A few years ago, I rearchitected a project using Clean Architecture, Entity Framework and MediatR. If you're unfamiliar with CA, freeCodeCamp has a decent explanation. CA isn't suited for every project, but for this product's expected lifetime, it was well received by the devs as we transitioned to a test-driven development workflow.

The product made use of other data sources in addition to SQL, so even though Entity Framework is based on the repository and unit of work patterns, we abstracted our data layer to accommodate unit tests for our use case handlers.

More recently, I joined an existing project where Entity Framework was injected and used directly in the use case handlers.

But should we not abstract our data layer? Let's take into consideration

• Producing an abstraction is an overhead. There's nothing wrong with this as long as the architecture is appropriate for the project.

### DATA EXTRACT

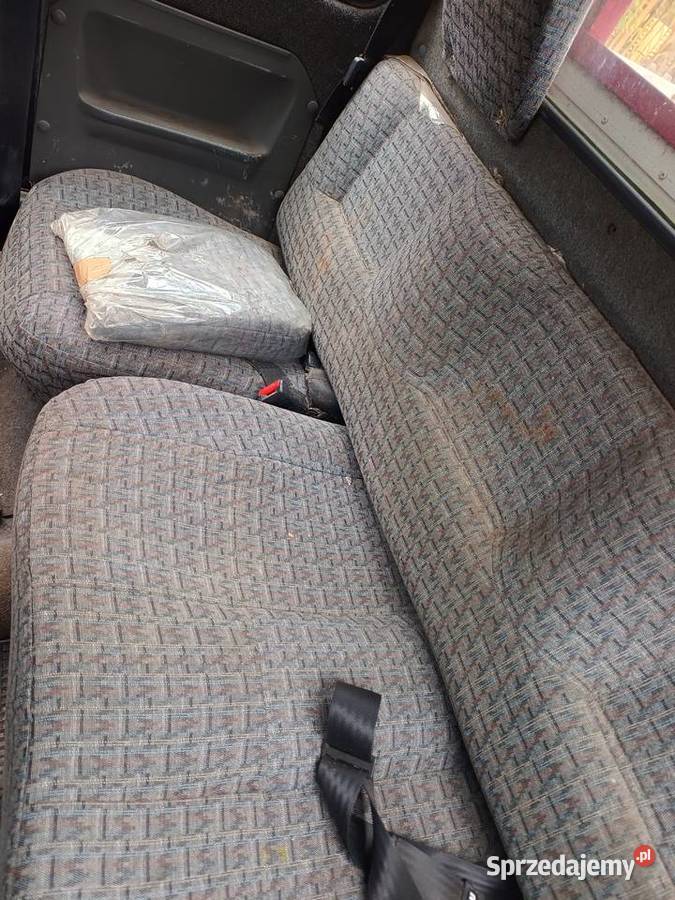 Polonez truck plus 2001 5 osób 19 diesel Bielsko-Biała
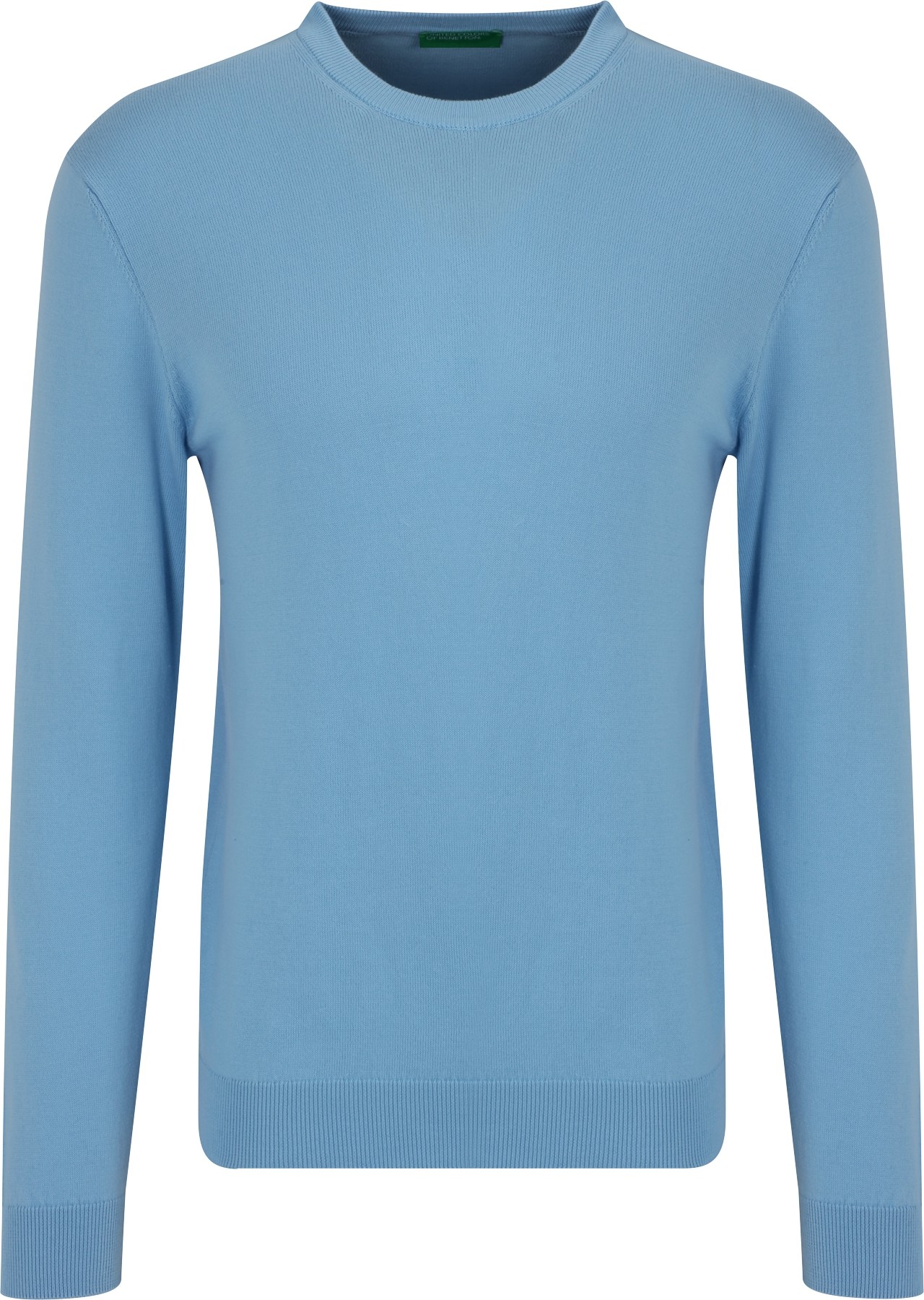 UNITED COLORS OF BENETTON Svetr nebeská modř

### WORK REQUEST
Continue the post on abstracting the data layer around Entity Framework, starting right after its last sentence.

### TASK RESULT
• Entity Framework is already an abstraction.

• For many projects, it's unlikely the system's storage implementation would change (think of designing a system utilizing a relational database vs a non-relational database).

Limiting the abstractions in a code base is ok as long as

📐 The abstractions in the system are appropriate for the architecture.

💰 Changes to the system are cheap.

🧪 Tests for the system are effective.

And it's in the testing with Entity Framework where the developer experience suffers.

You could implement unit tests with an in-memory provider, but it isn't recommended.

You could use a DbContext as a text fixture, seed it and pass it to your handler, but you will encounter troubling scenarios (like a test always passing because of EF's eager loading feature).

I want to hit this point once more by referring to the .NET Data Community Standup - Entity Framework Core FAQs (11 Jan 2023) when the presenters addressed the question "Why does the in-memory database not work in my tests". To summarize:

• The in-memory database doesn't work for testing because it doesn't support the same features as your production database system.

• The recommendation is to not use the in-memory database for tests. Test with the same system that is in production.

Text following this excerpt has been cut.